Perbaikan Kebijakan Tata Niaga Timah, Indonesia Bisa Jadi Global Price Setter

fin.co.id - 18/05/2025, 19:38 WIB

Perbaikan Kebijakan Tata Niaga Timah, Indonesia Bisa Jadi Global Price Setter

fin.co.id - Komisi VI Dewan Perwakilan Rakyat (DPR) RI menyatakan dukungan penuh terhadap langkah perbaikan tata niaga timah, sehingga mampu mendorong Indonesia mengambil peran lebih besar dalam mengendalikan harga timah global.

Dalam rapat dengar pendapat (RDP) bersama PT Timah Tbk dan Holding Industri Pertambangan Indonesia MIND ID, DPR mendorong pembentukan aliansi pengatur harga bersama negara produsen utama timah lainnya.

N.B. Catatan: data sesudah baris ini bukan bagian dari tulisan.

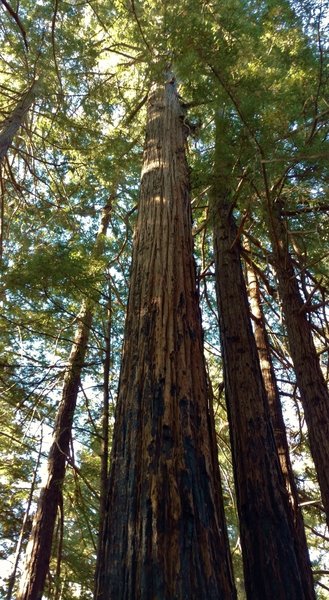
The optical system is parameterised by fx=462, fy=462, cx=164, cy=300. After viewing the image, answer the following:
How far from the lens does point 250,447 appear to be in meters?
3.61

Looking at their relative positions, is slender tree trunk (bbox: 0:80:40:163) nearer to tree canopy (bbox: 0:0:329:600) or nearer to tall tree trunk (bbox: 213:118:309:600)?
tree canopy (bbox: 0:0:329:600)

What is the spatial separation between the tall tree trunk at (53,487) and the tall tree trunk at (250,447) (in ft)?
4.83

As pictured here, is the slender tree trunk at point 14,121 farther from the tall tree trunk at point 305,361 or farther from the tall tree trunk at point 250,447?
the tall tree trunk at point 305,361

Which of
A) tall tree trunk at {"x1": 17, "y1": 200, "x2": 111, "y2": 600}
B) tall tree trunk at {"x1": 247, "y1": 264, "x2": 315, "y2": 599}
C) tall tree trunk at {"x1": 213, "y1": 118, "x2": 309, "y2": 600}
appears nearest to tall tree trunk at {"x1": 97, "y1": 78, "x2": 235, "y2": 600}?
tall tree trunk at {"x1": 213, "y1": 118, "x2": 309, "y2": 600}

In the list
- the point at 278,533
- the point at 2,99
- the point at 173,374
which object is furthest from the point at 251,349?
the point at 2,99

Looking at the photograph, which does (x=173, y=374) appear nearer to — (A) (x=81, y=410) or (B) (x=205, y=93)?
(B) (x=205, y=93)

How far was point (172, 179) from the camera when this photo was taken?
3.77 metres

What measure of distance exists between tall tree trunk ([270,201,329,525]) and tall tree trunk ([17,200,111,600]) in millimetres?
2310

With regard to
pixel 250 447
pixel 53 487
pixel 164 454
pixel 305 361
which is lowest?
pixel 164 454

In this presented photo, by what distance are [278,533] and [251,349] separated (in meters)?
1.57

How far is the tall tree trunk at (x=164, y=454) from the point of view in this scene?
1.63m

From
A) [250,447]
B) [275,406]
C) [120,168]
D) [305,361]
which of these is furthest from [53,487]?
[120,168]

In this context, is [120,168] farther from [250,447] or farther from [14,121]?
[250,447]

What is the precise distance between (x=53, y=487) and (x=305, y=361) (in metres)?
3.46
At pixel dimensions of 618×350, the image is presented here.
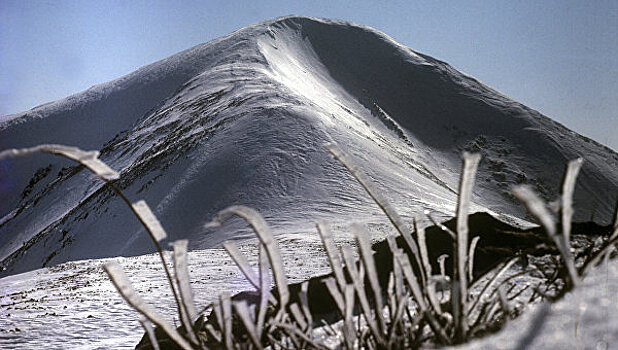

Secara global, di samping China dan Peru, Indonesia termasuk dalam 3 negara menjadi produsen terbesar komoditas Timah. Oleh karenanya, Indonesia mampu menjadi salah satu global price setter untuk komoditas timah.

Pengaruh Indonesia sangat terlihat pada periode 2024. Produksi timah Indonesia yang menurun dari 65.000 ton pada 2023 menjadi 45.000 ton pada 2024, ikut berkontribusi pada kenaikan harga Timah dunia dari harga rata-rata $26.583/ton pada tahun 2023 menjadi harga rata-rata $31.164/ ton pada tahun 2024.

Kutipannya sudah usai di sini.